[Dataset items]
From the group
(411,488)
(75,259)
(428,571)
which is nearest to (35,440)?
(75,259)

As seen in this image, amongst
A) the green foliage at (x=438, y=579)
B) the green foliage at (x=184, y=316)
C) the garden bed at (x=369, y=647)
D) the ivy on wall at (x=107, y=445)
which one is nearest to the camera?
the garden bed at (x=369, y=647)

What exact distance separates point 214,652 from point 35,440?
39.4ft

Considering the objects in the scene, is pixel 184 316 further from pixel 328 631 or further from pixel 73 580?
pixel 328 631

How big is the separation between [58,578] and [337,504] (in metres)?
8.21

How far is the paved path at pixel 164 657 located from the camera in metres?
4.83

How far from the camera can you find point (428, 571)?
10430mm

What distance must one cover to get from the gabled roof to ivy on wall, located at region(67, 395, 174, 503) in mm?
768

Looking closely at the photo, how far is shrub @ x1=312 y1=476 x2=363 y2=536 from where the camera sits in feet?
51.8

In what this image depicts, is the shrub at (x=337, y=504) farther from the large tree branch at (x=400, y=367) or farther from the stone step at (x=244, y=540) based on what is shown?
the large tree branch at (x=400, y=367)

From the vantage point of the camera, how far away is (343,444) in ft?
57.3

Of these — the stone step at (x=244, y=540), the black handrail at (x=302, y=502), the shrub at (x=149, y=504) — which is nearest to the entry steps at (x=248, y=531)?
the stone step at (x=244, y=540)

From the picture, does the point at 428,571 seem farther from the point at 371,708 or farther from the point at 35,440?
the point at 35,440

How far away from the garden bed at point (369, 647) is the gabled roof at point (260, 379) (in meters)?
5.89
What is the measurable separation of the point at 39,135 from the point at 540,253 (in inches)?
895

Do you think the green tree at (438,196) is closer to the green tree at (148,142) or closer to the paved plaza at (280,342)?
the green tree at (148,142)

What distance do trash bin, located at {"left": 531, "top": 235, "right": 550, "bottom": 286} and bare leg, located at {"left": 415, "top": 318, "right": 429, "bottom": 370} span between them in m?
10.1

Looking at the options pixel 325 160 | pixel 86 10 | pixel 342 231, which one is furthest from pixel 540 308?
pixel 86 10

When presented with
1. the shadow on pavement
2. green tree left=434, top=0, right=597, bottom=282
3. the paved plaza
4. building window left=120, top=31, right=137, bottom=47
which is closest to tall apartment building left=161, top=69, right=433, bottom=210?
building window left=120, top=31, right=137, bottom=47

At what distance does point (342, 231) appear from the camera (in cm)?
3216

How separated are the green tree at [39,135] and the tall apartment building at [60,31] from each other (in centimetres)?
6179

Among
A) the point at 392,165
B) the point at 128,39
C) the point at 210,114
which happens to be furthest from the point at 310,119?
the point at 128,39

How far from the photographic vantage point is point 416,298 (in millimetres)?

Written task = Write out every entry verbatim.

Task response =
From the group
(411,488)
(75,259)
(428,571)
which is nearest to (35,440)?
(75,259)

As seen in this image, amongst
A) the green foliage at (x=438, y=579)
B) the green foliage at (x=184, y=316)
C) the garden bed at (x=369, y=647)
D) the ivy on wall at (x=107, y=445)
which one is nearest to the camera?
the garden bed at (x=369, y=647)

What exact distance separates point 214,652 from point 35,440?
39.4ft

Considering the objects in the scene, is pixel 184 316 further from pixel 328 631 or further from pixel 73 580?
pixel 328 631

How big is the separation between [58,578] and [337,504] (in metres)?
8.21

How far is the paved path at pixel 164 657 located from the camera in metres?
4.83

How far from the camera can you find point (428, 571)?
10430mm

What distance must one cover to get from the gabled roof to ivy on wall, located at region(67, 395, 174, 503) in mm?
768

Looking closely at the photo, how far is shrub @ x1=312 y1=476 x2=363 y2=536 from where the camera sits in feet?
51.8

In what this image depicts, is the shrub at (x=337, y=504) farther from the large tree branch at (x=400, y=367) or farther from the stone step at (x=244, y=540) based on what is shown?
the large tree branch at (x=400, y=367)

From the vantage point of the camera, how far away is (343,444) in ft?
57.3

Of these — the stone step at (x=244, y=540), the black handrail at (x=302, y=502), the shrub at (x=149, y=504) — which is nearest to the entry steps at (x=248, y=531)?
the stone step at (x=244, y=540)

From the picture, does the point at 428,571 seem farther from the point at 371,708 or farther from the point at 35,440?
the point at 35,440

How far away from the garden bed at point (369, 647) is the gabled roof at point (260, 379) (in meters)?
5.89
What is the measurable separation of the point at 39,135 from the point at 540,253 (in inches)?
895

Do you think the green tree at (438,196) is closer to the green tree at (148,142) or closer to the paved plaza at (280,342)?
the green tree at (148,142)

What distance do trash bin, located at {"left": 531, "top": 235, "right": 550, "bottom": 286} and bare leg, located at {"left": 415, "top": 318, "right": 429, "bottom": 370} span between them in m?
10.1

Looking at the options pixel 325 160 | pixel 86 10 | pixel 342 231, which one is furthest from pixel 540 308?
pixel 86 10

When presented with
1. the shadow on pavement
2. green tree left=434, top=0, right=597, bottom=282
3. the paved plaza
4. building window left=120, top=31, right=137, bottom=47
which is closest to tall apartment building left=161, top=69, right=433, bottom=210?
building window left=120, top=31, right=137, bottom=47

At what distance does point (342, 231) appear from the camera (in cm)?
3216

How separated are the green tree at [39,135] and the tall apartment building at [60,31] from each other (in centimetres)?
6179

Among
A) the point at 392,165
B) the point at 128,39
C) the point at 210,114
which happens to be furthest from the point at 310,119?
the point at 128,39

How far from the photographic vantage point is point 416,298 (in millimetres)?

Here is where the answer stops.